• What you need to do
Your copy should match the entries below exactly, apart from the images.

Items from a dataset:
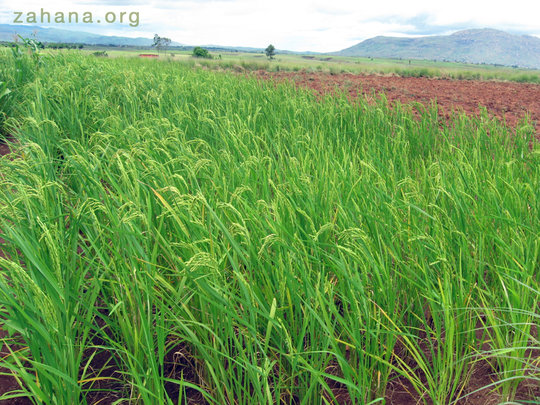 Rice harvest promises to be successful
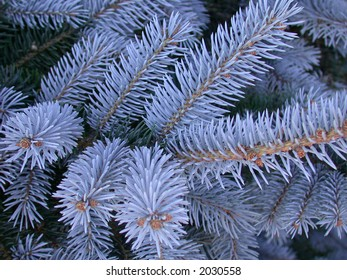 Closeup of Blue Spruce branches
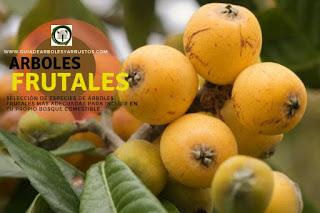 Arboles y arbustos frutales para el bosque de alimentos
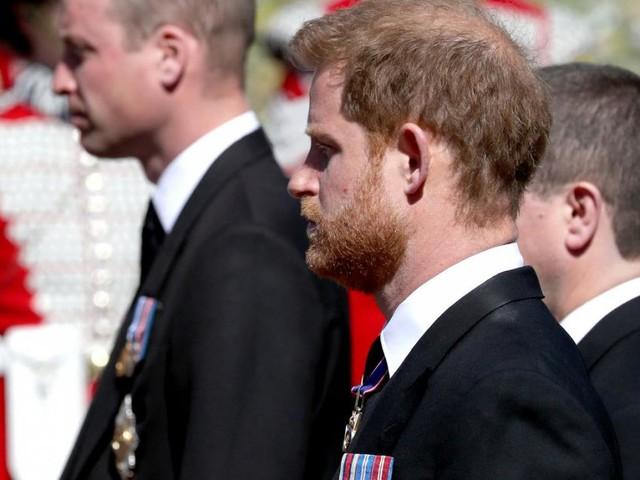 Prinz Harrys und Prinz Williams gemeinsam geschmiedete Geheimpläne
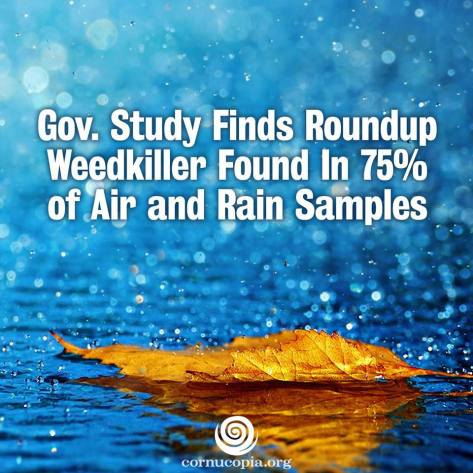Chemical Weed Killers Found in our Water & Soil :(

• Answer to this problem
 Rice harvest promises to be successful
 Closeup of Blue Spruce branches
 Arboles y arbustos frutales para el bosque de alimentos
 Prinz Harrys und Prinz Williams gemeinsam geschmiedete Geheimpläne
Chemical Weed Killers Found in our Water & Soil :(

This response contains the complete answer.